Buenos Diaz Recommends: Four Funny Reads to Keep You Sane

Bruh. These are some trying times. Every day brings another headline that sounds like something out of a Jason Bourne movie, a Margaret Atwood novel or an article by The Onion. I think I’m finally starting to understand the appeal of those Instagram accounts that feature nothing but puppies and bunny rabbits. After a long day of Trump Twitter, xenophobic micro-aggressions and terror-filled news, I can see how one might find solace in photos of chubby hedgehogs.

We all know though that my chosen comforts are books and tea. When my day has been for the birds and I need to make sense of things, decompress or just quell the urge to pop a racist in the throat, I go straight for that bookshelf with a hot cup in hand. Side note: a post on my favorite teas will follow soon.

More often that not, I choose an old flame with a rich history when I need a little pick-me-up, a little Harry Potter, a little Agatha Christie, a little Jane Austen to curl up with and breathe. There are some days, however, when a warm cup of dried leaves soaked in water and a classic just won't do the trick: I need tequila and something to make me laugh to keep me from going all ragey. 

These four picks for the days when you too need a little levity to interrupt a heavy day are no-brainers in that they each meet the LOL criteria and are smart, insightful and touching in addition to being plain old funny. I’ve placed each one on my nightstand and read a chapter or two every night before bed as a self-care ritual. I end my night with hope and a chuckle, plus tea or perhaps that tequila.

Without further ado, I bring you four fun reads to get you out of whatever funk you might find yourself in. Emjoy!

Bookishly yours,

Vanessa+ Benedict Bookington III

#1 - Modern Love by Aziz Ansari

This books rings so many bells for me. It’s by a person of color, it's a thoughtful analysis of dating and romance today (subjects that clearly continue to evade my understanding), and for real though, it’s funny AF. 

Full disclosure: Aziz’s comedy hasn’t always my cup of tea; sometimes I’ve found it meh and other times it’s made me cackle out loud most unattractively. The book had some good buzz about it though, so I figured hey – I bought it with a coupon anyway. Well …. I had to cover my mouth with my hand a few times to keep from laughing out loud in public. Ansari’s observational humor coupled with just how GOSH DAMN RELATABLE the struggles he discusses are made me a fan from the very first few pages.

To be clear, this isn’t just a 250-page collection of jokes or even essays – this book has a bibliography and shit. Ansari did actual homework here and I don’t mean that he just hoed it up on Tinder one summer. He assembled research groups on Reddit, picked the brains of well-known social scientists and of course discussed his own dating experience to come up with this smart and endlessly witty look into what the pursuit of love looked like then and what it looks like now. Hint: letters and hand-holds vs. emoji and dick pics.

Provided material:
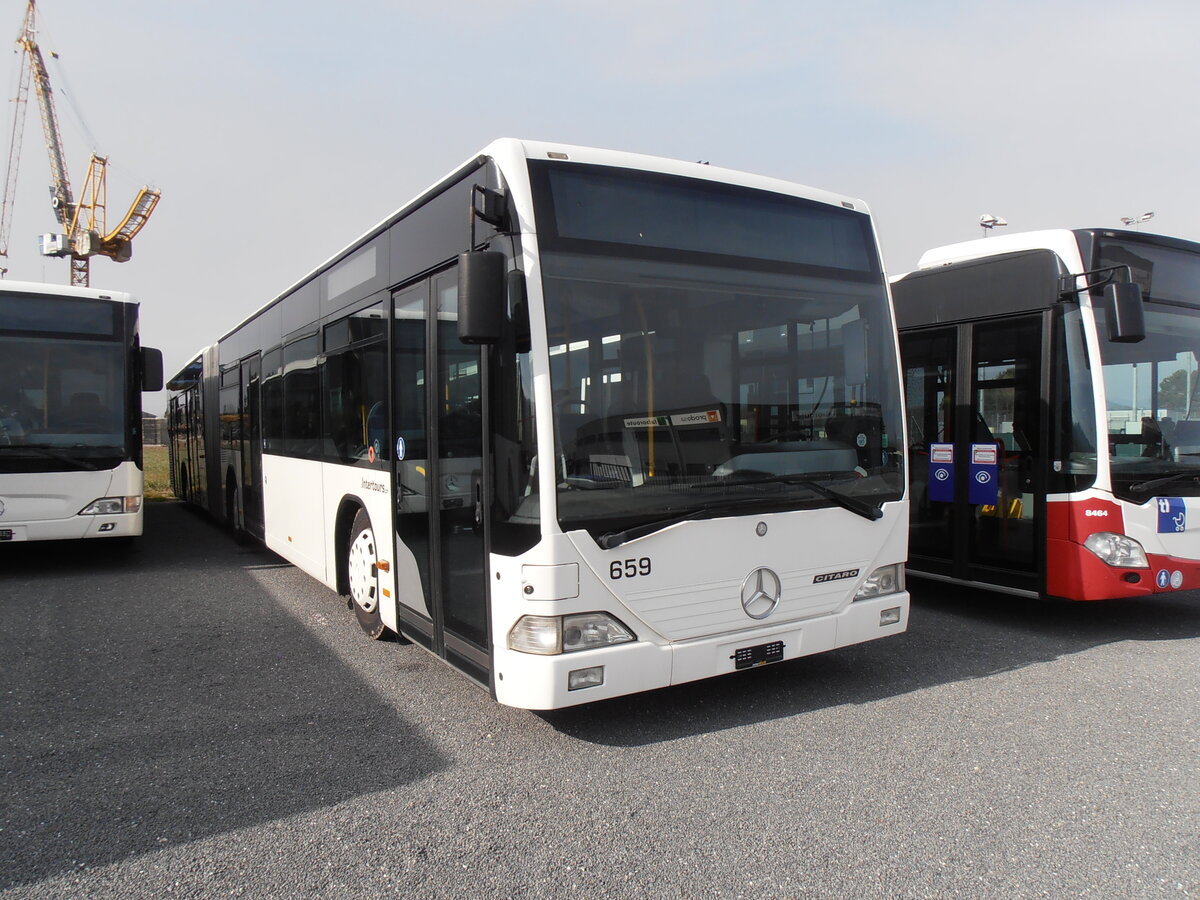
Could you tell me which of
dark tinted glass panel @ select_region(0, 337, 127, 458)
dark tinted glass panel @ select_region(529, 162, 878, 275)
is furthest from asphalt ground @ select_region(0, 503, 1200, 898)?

Task goal:
Answer these questions about the book-recommendation post:
1. What two things does the writer name as their chosen comforts?
2. What did the writer use to buy Modern Love?
3. On what site did Ansari assemble research groups?

Full output:
1. Books and tea.
2. A coupon.
3. Reddit.